Experiments have shown that should alterations take place in the antigens, this interference (due to the immune system’s reaction to the bacteria H. pylori) may affect the ability of the cells to adhere and signal to each other and in doing so, impact the ability of the immune system to be able to detect cells that are abnormal. This is thought to set the stage for cancer to develop.
Thus, the research suggests normal cells of the pancreas have a different pattern of the blood-type antigens when compared to pancreatic tumour cells. Therefore, a conclusion was made that changes in the ABO genes may result in cancerous cells.
It should be noted that although these findings may provide a new avenue for underpinning the cause of cancer, they do not prove that there is a direct link between pancreatic cancer and blood-type antigens. It is thought that the ABO gene should rather be viewed as a marker.
Blood type and ulcers
The bacteria H. pylori that may be the cause of stomach cancers amongst those with type A and AB blood, is likely to also increase the risk of ulcers in individuals with blood type O. The exact reason why is not yet known, however it is thought that this blood group is able to somehow modify the immune system response to the bacteria.
Blood type and diet
Sticking to a specific diet for your blood type is said to help to reduce the risk of chronic conditions and also enable the effective loss of weight. This is still a great source of debate amongst researchers, scientists and health professionals.
Blood type and stress
Research has shown that those with the blood type A seem to have higher levels of the stress hormone cortisol in their bodies. Therefore, this group of people should adhere to stress-relieving techniques such as meditation, deep breathing, yoga or Tai Chi.
Type A may exhibit more anxious behaviour than other types. The blood types B and AB have been found to respond better to stress. And blood type O was found to have the lowest amounts of cortisol in their bodies.
Blood type and exercise demands
The make-up of one’s antigens on their red blood cells can also determine how much of a certain hormone is released in specific situations.
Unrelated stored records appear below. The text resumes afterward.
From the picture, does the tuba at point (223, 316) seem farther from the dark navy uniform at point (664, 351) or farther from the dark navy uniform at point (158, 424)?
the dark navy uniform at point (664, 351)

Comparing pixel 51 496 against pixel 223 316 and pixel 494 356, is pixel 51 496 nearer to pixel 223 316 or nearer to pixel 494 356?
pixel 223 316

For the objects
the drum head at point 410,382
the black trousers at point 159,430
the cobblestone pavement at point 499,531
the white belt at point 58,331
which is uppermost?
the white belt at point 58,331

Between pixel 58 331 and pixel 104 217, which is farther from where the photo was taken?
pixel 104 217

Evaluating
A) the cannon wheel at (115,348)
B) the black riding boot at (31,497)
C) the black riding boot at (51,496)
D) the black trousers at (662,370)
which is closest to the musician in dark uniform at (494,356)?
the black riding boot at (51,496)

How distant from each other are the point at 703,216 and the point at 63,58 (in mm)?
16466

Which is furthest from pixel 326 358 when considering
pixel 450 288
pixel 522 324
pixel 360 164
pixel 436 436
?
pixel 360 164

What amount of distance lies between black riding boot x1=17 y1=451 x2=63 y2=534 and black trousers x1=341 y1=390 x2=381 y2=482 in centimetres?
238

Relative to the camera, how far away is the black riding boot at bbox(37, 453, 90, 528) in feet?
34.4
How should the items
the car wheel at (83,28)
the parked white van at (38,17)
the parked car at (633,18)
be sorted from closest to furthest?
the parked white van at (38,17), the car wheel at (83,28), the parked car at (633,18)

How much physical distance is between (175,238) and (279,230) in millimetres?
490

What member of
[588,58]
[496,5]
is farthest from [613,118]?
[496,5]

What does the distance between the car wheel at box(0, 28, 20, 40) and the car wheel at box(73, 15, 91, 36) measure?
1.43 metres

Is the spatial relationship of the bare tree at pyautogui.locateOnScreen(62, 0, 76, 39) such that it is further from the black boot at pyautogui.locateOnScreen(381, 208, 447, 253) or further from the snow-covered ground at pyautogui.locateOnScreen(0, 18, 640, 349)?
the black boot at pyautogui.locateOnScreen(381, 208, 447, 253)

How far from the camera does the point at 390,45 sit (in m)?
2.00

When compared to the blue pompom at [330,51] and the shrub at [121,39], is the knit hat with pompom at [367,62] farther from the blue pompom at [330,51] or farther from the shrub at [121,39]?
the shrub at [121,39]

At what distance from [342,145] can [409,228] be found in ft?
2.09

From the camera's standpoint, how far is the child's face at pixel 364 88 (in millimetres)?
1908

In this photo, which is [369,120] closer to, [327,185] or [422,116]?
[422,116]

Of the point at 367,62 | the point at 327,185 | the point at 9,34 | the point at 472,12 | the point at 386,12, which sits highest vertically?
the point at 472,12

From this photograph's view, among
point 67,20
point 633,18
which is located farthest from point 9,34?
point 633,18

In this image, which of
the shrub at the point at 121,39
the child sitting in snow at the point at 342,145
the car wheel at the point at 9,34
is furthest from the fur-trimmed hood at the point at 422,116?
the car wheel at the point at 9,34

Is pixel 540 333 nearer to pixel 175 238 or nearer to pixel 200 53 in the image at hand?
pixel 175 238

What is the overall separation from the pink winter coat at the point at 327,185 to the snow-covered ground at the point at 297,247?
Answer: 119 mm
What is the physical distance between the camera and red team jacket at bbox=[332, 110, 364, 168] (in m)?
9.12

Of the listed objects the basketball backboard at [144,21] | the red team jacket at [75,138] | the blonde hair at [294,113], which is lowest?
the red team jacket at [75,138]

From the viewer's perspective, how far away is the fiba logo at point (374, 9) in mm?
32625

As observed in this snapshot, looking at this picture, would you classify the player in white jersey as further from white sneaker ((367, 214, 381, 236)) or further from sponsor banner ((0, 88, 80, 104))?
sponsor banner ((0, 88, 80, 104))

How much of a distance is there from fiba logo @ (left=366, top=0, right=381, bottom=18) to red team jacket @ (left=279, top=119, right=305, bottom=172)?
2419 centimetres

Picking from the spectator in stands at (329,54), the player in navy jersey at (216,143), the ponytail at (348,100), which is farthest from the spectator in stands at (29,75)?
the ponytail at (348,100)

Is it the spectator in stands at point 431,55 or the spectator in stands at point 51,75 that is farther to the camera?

Those with blood types A and B tend to have a better response to low-intensity workouts and exercise and seem to enjoy exercises such as yoga that have a more calming effect.
Type O’s are on the other end of the spectrum. Where it takes this blood group more to stress over something, it also takes them more to de-stress. As such, more vigorous forms of exercise are seen to be more effective than calming exercises.
The studies reviewed in this article seem to suggest that type O has the least amount of health risks compared to the other types. However, these findings, excluding those relating to malaria, are meant to serve as associations and not as a means of evidential proof for cause and effect.
There is a significant amount of research needed to be conducted in order to determine the exact link between the effect of blood type and risks of diseases. Until such research is available, it is advised that you work towards more practical lifestyle changes such as regular exercise, maintaining a healthy diet and not smoking in order to maintain good health and avoid illness. It is also suggested that you go for regular screening tests with your doctor and always check any health issues and concerns you may have with a healthcare professional.